▶ [DIRECTIONS FOR THIS TASK] Rewrite every line in the rows below as a single numbered list, skipping blank lines. Leave the pictures out of your answer.

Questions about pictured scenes
----

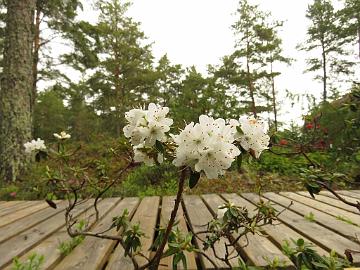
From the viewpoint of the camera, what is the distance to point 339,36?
22719mm

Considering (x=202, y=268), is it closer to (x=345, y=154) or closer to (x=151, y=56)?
(x=345, y=154)

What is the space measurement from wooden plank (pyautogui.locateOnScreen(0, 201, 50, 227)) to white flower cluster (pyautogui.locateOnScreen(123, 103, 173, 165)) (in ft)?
6.56

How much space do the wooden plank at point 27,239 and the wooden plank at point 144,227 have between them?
532 millimetres

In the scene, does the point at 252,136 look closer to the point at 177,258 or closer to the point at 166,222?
the point at 177,258

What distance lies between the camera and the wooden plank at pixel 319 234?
5.24ft

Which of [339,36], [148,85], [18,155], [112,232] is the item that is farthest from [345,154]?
[339,36]

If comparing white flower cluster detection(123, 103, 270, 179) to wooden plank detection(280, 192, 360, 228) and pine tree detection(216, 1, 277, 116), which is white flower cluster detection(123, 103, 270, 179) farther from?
pine tree detection(216, 1, 277, 116)

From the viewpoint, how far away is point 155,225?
2.15 meters

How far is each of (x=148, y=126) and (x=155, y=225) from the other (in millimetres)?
1401

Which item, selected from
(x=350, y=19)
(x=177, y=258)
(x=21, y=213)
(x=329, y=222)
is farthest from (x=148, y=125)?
(x=350, y=19)

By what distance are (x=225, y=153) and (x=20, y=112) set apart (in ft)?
20.6

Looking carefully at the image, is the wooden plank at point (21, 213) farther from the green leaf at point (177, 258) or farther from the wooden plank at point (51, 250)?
the green leaf at point (177, 258)

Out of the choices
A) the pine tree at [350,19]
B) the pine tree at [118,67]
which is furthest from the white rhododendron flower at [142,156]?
the pine tree at [350,19]

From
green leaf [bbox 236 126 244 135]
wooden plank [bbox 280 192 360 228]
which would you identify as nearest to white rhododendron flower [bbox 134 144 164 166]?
green leaf [bbox 236 126 244 135]
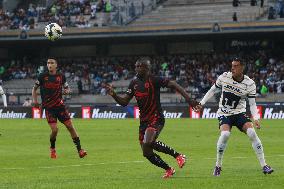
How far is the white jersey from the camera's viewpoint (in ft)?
52.1

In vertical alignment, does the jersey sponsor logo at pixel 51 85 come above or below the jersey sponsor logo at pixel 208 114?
above

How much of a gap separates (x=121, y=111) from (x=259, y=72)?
11990mm

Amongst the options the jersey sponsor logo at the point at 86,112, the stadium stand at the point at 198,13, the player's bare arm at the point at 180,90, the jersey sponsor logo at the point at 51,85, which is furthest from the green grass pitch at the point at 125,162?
the stadium stand at the point at 198,13

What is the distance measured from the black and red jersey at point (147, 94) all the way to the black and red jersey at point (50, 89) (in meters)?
5.79

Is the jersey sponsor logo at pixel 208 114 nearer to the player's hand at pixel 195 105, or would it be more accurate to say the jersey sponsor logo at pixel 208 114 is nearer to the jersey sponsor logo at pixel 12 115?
the jersey sponsor logo at pixel 12 115

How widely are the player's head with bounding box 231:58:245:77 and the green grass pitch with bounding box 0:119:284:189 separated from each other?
2.04 meters

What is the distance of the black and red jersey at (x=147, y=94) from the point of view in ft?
50.6

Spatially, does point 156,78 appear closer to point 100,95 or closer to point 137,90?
point 137,90

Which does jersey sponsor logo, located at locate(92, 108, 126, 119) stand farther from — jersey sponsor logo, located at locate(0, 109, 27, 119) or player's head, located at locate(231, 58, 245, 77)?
player's head, located at locate(231, 58, 245, 77)

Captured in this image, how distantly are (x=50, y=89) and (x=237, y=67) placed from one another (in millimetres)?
6807

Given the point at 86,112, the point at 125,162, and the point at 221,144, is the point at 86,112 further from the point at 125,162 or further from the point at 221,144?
the point at 221,144

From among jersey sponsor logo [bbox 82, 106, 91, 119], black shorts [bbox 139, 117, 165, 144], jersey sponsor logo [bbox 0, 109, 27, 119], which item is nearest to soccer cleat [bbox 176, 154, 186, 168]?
black shorts [bbox 139, 117, 165, 144]

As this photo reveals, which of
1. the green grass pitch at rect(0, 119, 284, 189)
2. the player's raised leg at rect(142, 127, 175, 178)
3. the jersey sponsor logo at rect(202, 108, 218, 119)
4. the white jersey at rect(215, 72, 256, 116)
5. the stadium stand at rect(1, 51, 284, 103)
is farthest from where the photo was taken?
the stadium stand at rect(1, 51, 284, 103)

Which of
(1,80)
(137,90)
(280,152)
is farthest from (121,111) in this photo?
(137,90)
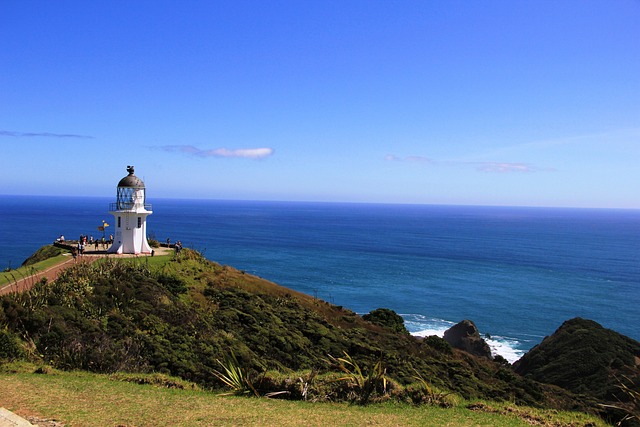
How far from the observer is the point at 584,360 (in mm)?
30875

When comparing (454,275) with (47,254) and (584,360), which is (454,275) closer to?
(584,360)

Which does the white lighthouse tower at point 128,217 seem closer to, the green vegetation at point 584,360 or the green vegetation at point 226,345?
the green vegetation at point 226,345

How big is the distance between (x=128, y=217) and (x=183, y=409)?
76.0ft

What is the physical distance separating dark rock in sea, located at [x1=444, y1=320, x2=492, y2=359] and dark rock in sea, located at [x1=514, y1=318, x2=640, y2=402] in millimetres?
2999

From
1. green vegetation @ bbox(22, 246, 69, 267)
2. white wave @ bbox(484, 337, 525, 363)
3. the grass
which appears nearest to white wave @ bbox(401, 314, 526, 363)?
white wave @ bbox(484, 337, 525, 363)

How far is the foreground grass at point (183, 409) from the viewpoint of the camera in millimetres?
10211

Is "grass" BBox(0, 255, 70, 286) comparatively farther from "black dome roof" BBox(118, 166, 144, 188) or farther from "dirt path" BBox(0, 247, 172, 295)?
"black dome roof" BBox(118, 166, 144, 188)

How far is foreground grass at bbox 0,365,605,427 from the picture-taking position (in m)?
10.2

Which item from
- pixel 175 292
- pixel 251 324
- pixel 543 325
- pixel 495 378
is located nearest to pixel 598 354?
pixel 495 378

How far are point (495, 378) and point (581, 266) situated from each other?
74.5 meters

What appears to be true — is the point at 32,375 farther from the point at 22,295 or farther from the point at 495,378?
the point at 495,378

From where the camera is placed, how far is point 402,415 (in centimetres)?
1198

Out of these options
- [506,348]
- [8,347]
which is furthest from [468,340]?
[8,347]

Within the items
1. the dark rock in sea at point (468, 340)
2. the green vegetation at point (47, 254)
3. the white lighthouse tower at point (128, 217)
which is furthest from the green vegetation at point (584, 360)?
the green vegetation at point (47, 254)
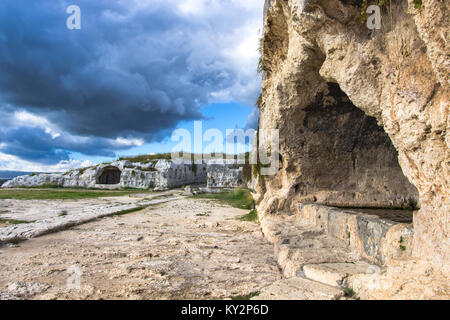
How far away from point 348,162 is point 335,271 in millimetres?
3883

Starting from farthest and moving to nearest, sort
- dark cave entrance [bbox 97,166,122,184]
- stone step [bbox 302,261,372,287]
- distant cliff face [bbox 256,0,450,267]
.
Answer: dark cave entrance [bbox 97,166,122,184] → stone step [bbox 302,261,372,287] → distant cliff face [bbox 256,0,450,267]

----

▶ [OUTPUT BELOW]
1. From the viewpoint of the camera, what is the distance to point 339,36?
2. 22719mm
3. Considering (x=202, y=268), is it closer to (x=345, y=154) or closer to (x=151, y=56)?
4. (x=345, y=154)
5. What is the space measurement from wooden plank (pyautogui.locateOnScreen(0, 201, 50, 227)) to white flower cluster (pyautogui.locateOnScreen(123, 103, 173, 165)) (in ft)?
6. 6.56
7. How much space do the wooden plank at point 27,239 and the wooden plank at point 144,227 have between them?
8. 532 millimetres
9. In the scene, does the point at 252,136 look closer to the point at 177,258 or closer to the point at 166,222?
10. the point at 177,258
11. What distance lies between the camera and the wooden plank at pixel 319 234?
12. 5.24ft
13. Which of [339,36], [148,85], [18,155], [112,232] is the item that is farthest from [345,154]?
14. [339,36]
15. If comparing white flower cluster detection(123, 103, 270, 179) to wooden plank detection(280, 192, 360, 228) and pine tree detection(216, 1, 277, 116), which is white flower cluster detection(123, 103, 270, 179) farther from?
16. pine tree detection(216, 1, 277, 116)
17. From the viewpoint, how far away is point 155,225?
18. 2.15 meters
19. How far is each of (x=148, y=126) and (x=155, y=225) from the other (in millimetres)?
20. 1401
21. Which item, selected from
22. (x=350, y=19)
23. (x=177, y=258)
24. (x=21, y=213)
25. (x=329, y=222)
26. is farthest from (x=148, y=125)?
27. (x=350, y=19)
28. By what distance are (x=225, y=153) and (x=20, y=112) set apart (in ft)?
29. 20.6
30. Looking carefully at the image, is the wooden plank at point (21, 213) farther from the green leaf at point (177, 258) or farther from the wooden plank at point (51, 250)?
31. the green leaf at point (177, 258)
32. Out of the choices
33. A) the pine tree at [350,19]
34. B) the pine tree at [118,67]
35. which is furthest from the white rhododendron flower at [142,156]?
36. the pine tree at [350,19]
37. From
38. green leaf [bbox 236 126 244 135]
39. wooden plank [bbox 280 192 360 228]
40. which would you identify as nearest to white rhododendron flower [bbox 134 144 164 166]?
41. green leaf [bbox 236 126 244 135]
42. How far is the white jersey from the camera's viewpoint (in ft)?
43. 52.1
44. In vertical alignment, does the jersey sponsor logo at pixel 51 85 come above or below the jersey sponsor logo at pixel 208 114?
45. above
46. How much of a gap separates (x=121, y=111) from (x=259, y=72)?
47. 11990mm
48. Amongst the options the jersey sponsor logo at the point at 86,112, the stadium stand at the point at 198,13, the player's bare arm at the point at 180,90, the jersey sponsor logo at the point at 51,85, which is furthest from the green grass pitch at the point at 125,162?
49. the stadium stand at the point at 198,13
50. What is the distance measured from the black and red jersey at point (147, 94) all the way to the black and red jersey at point (50, 89) (in meters)?
51. 5.79
52. Is the jersey sponsor logo at pixel 208 114 nearer to the player's hand at pixel 195 105, or would it be more accurate to say the jersey sponsor logo at pixel 208 114 is nearer to the jersey sponsor logo at pixel 12 115?
53. the jersey sponsor logo at pixel 12 115
54. How widely are the player's head with bounding box 231:58:245:77 and the green grass pitch with bounding box 0:119:284:189 separated from each other?
55. 2.04 meters
56. What is the distance of the black and red jersey at (x=147, y=94) from the point of view in ft?
57. 50.6
58. Spatially, does point 156,78 appear closer to point 100,95 or closer to point 137,90?
59. point 137,90
60. Which does jersey sponsor logo, located at locate(92, 108, 126, 119) stand farther from — jersey sponsor logo, located at locate(0, 109, 27, 119) or player's head, located at locate(231, 58, 245, 77)?
61. player's head, located at locate(231, 58, 245, 77)
62. Captured in this image, how distantly are (x=50, y=89) and (x=237, y=67) placed from one another (in millimetres)?
63. 6807
64. Given the point at 86,112, the point at 125,162, and the point at 221,144, is the point at 86,112 further from the point at 125,162 or further from the point at 221,144?
65. the point at 221,144
66. From among jersey sponsor logo [bbox 82, 106, 91, 119], black shorts [bbox 139, 117, 165, 144], jersey sponsor logo [bbox 0, 109, 27, 119], which item is nearest to soccer cleat [bbox 176, 154, 186, 168]?
67. black shorts [bbox 139, 117, 165, 144]
68. As this photo reveals, which of
69. 1. the green grass pitch at rect(0, 119, 284, 189)
70. 2. the player's raised leg at rect(142, 127, 175, 178)
71. 3. the jersey sponsor logo at rect(202, 108, 218, 119)
72. 4. the white jersey at rect(215, 72, 256, 116)
73. 5. the stadium stand at rect(1, 51, 284, 103)
74. is farthest from where the photo was taken?
75. the stadium stand at rect(1, 51, 284, 103)
76. Which of
77. (1,80)
78. (137,90)
79. (280,152)
80. is farthest from (121,111) in this photo?
81. (137,90)
82. How far from the observer is the point at 584,360 (in mm)?
83. 30875
84. When comparing (454,275) with (47,254) and (584,360), which is (454,275) closer to?
85. (584,360)
86. Which does the white lighthouse tower at point 128,217 seem closer to, the green vegetation at point 584,360 or the green vegetation at point 226,345?
87. the green vegetation at point 226,345
88. How big is the distance between (x=128, y=217) and (x=183, y=409)?
89. 76.0ft
90. What is the physical distance separating dark rock in sea, located at [x1=444, y1=320, x2=492, y2=359] and dark rock in sea, located at [x1=514, y1=318, x2=640, y2=402] in millimetres?
91. 2999
92. From
93. 1. green vegetation @ bbox(22, 246, 69, 267)
94. 2. white wave @ bbox(484, 337, 525, 363)
95. 3. the grass
96. which appears nearest to white wave @ bbox(401, 314, 526, 363)?
97. white wave @ bbox(484, 337, 525, 363)
98. How far is the foreground grass at point (183, 409) from the viewpoint of the camera in millimetres?
99. 10211
100. Is "grass" BBox(0, 255, 70, 286) comparatively farther from "black dome roof" BBox(118, 166, 144, 188) or farther from "dirt path" BBox(0, 247, 172, 295)?
101. "black dome roof" BBox(118, 166, 144, 188)
102. How far is foreground grass at bbox 0,365,605,427 from the picture-taking position (in m)?
103. 10.2
104. Which item from
105. - pixel 175 292
106. - pixel 251 324
107. - pixel 543 325
108. - pixel 495 378
109. is located nearest to pixel 598 354?
110. pixel 495 378
111. How far are point (495, 378) and point (581, 266) situated from each other?
112. 74.5 meters
113. What appears to be true — is the point at 32,375 farther from the point at 22,295 or farther from the point at 495,378?
114. the point at 495,378
115. From where the camera is placed, how far is point 402,415 (in centimetres)?
116. 1198
117. Out of these options
118. - [506,348]
119. - [8,347]
120. which is furthest from [468,340]?
121. [8,347]
122. Within the items
123. 1. the dark rock in sea at point (468, 340)
124. 2. the green vegetation at point (47, 254)
125. 3. the white lighthouse tower at point (128, 217)
126. which is furthest from the green vegetation at point (584, 360)?
127. the green vegetation at point (47, 254)
128. How far away from point 348,162 is point 335,271 in millimetres?
129. 3883
130. Starting from farthest and moving to nearest, sort
131. - dark cave entrance [bbox 97,166,122,184]
132. - stone step [bbox 302,261,372,287]
133. - distant cliff face [bbox 256,0,450,267]
134. .
135. Answer: dark cave entrance [bbox 97,166,122,184] → stone step [bbox 302,261,372,287] → distant cliff face [bbox 256,0,450,267]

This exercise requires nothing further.